De la importancia del AIFA, se habló lo somero, lo oficialista que siempre se quiere decir desde los gobiernos. Evidentemente nadie nos contó que es un aeropuerto militar que costó 52 por ciento arriba del presupuesto y que no transparentó sus contratos. Más importante, quizá, que la falta de tiendas, locales de comida o cajeros, así como su pésima conectividad a internet.

Claro que también podemos mencionar el clasismo que generó toda la faramalla de su apertura, pues en redes se quejaban que “si no les alcanza para el Uber, ¿realmente viajan en avión?”, pues la accesibilidad también es complicada, pero no debe derivar en estos comentarios. 

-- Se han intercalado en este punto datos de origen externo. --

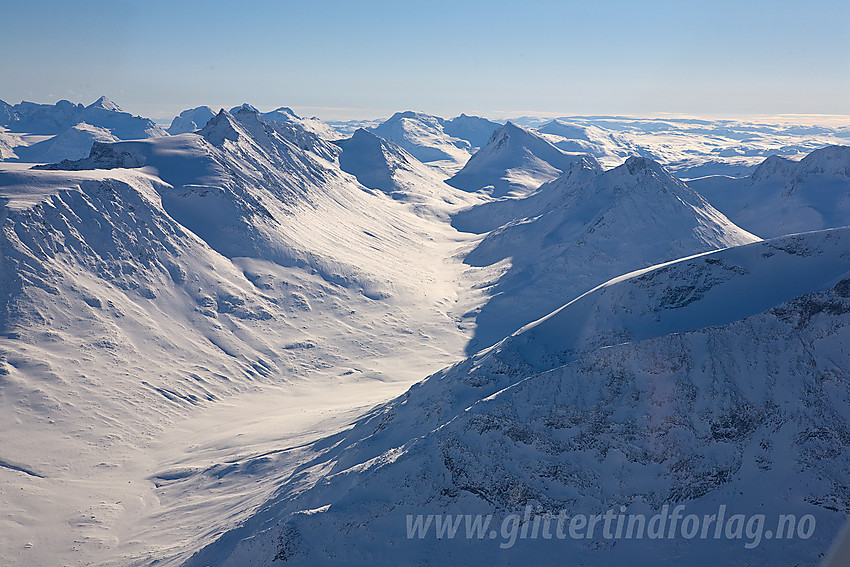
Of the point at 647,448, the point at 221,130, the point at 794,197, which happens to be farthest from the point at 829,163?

O peor aún, se veía con desprecio la venta de artículos de colección del presidente o de Morena, así como que vender tlayudas es muy “humilde”, aunque fueron la sensación. Pero los comentarios negativos abonaron (más) a la desigualdad del país, como compararla con una conocida tienda de supermercado. Es muy miserable que entre mexicanos nos califiquemos de esas maneras, más si recordamos que un trabajador ambulante no tiene seguridad social, Infonavit, o Afore. Ni qué decir de que puedan acceder a un crédito. 

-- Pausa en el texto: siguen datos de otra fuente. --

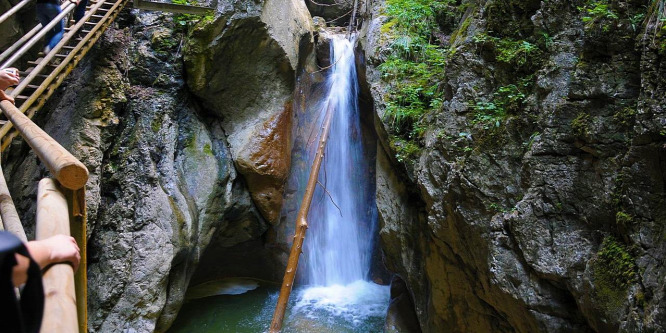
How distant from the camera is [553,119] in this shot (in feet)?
13.8

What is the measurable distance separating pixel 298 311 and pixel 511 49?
23.0 ft

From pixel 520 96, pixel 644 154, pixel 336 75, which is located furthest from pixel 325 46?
pixel 644 154

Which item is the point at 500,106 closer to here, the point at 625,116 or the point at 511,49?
the point at 511,49

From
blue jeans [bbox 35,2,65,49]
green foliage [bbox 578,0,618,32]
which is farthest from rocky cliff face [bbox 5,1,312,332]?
green foliage [bbox 578,0,618,32]

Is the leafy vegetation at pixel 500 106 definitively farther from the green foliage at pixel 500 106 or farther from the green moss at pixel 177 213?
the green moss at pixel 177 213

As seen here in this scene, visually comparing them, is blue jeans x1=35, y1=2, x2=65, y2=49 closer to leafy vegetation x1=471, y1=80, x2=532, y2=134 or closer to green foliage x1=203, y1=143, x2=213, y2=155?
green foliage x1=203, y1=143, x2=213, y2=155

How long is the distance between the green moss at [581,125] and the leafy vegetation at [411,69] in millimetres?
2767

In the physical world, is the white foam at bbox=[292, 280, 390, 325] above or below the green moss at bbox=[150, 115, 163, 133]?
below

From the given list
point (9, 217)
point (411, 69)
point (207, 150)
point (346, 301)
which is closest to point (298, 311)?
point (346, 301)

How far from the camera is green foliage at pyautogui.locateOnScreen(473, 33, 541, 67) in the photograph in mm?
4891

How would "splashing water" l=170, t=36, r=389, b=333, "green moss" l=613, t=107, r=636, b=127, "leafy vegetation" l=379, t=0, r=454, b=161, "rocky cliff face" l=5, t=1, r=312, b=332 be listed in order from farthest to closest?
"splashing water" l=170, t=36, r=389, b=333, "leafy vegetation" l=379, t=0, r=454, b=161, "rocky cliff face" l=5, t=1, r=312, b=332, "green moss" l=613, t=107, r=636, b=127

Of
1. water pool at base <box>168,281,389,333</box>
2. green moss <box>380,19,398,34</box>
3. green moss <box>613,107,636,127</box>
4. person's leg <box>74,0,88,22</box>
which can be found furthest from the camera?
green moss <box>380,19,398,34</box>

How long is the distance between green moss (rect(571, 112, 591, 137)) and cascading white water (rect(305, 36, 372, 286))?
7.58 metres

Podemos cuestionar, mejor, si el AIFA nos convino tras la cancelación del NAIM, que según cifras oficiales, costó 75 mil millones, aunque la Auditoría Superior de la Federación (ASF) estimó en 2021 que fueron 113 mil millones de pesos.

O por ejemplo, Hacienda estimó el costo de la construcción del aeropuerto en 75 mil millones de pesos, pero hasta el año pasado se habían ejercido 104 mil millones, es decir, 23 por ciento más del costo inicial, sin contar el presupuesto de 11 mil 450 millones en 2022, un sobrecosto de 54 por ciento. En suma, 225 mil millones de pesos entre ambas acciones del gobierno: cancelar uno y remodelar otro.

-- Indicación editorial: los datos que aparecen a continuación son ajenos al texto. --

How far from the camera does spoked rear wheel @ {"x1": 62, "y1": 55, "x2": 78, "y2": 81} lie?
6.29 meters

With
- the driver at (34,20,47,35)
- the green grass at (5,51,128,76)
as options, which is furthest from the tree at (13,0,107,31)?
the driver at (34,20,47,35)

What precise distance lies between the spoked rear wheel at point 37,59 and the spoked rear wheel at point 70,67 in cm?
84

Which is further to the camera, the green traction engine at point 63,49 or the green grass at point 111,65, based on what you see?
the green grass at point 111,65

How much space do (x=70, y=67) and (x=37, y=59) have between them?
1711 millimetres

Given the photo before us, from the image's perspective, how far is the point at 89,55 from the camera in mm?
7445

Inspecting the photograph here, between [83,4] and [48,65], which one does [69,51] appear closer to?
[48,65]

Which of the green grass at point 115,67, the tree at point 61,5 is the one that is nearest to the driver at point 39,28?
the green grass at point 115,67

Tampoco nos debemos dejar engañar: El cálculo de pasajeros al año para el Felipe Ángeles es de 20 millones, actualmente, el AICM atiende más de 35 millones. Todavía le falta muchísimo al AIFA para ofrecer este nivel y hasta 30 años para alcanzar el rango que atiende el Benito Juárez. 

Del NAIM, mejor ni gastar la lectura. El gobierno federal emitió un decreto para declarar el Lago de Texcoco como área natural protegida, durante la mañanera del día después de la inauguración del AIFA.

Allá sólo se permitirá el ecoturismo, la restauración ecológica, especialmente de las especies nativas y la agricultura y ganadería, orientada a la sustentabilidad. Está blindado, ni siquiera un gobierno entrante podrá revivir el proyecto peñista. Así es que si quiere viajar, hágase la travesía al Felipe Ángeles o al AICM, pues mejores opciones ahora mismo no hay. El de Toluca siempre los podrá esperar, pero también carece de conectividad para traslados masivos.

Si funciona o no, la mejor opinión es de los propios usuarios. Por el bien del país, que el AIFA nos entregue buenas cuentas.

LUSTRADOS

FrojiMX cumple cinco años, su primer lustro, y no sería posible sin el apoyo de sus lectores y las puertas abiertas de mi amigo Rodrigo ‘Rorro’ Gutiérrez. Aquí seguiremos destapando realidades y contando historias que tienen que ver con todos nosotros. No olvidar: “La verdad siempre nos hará libres”.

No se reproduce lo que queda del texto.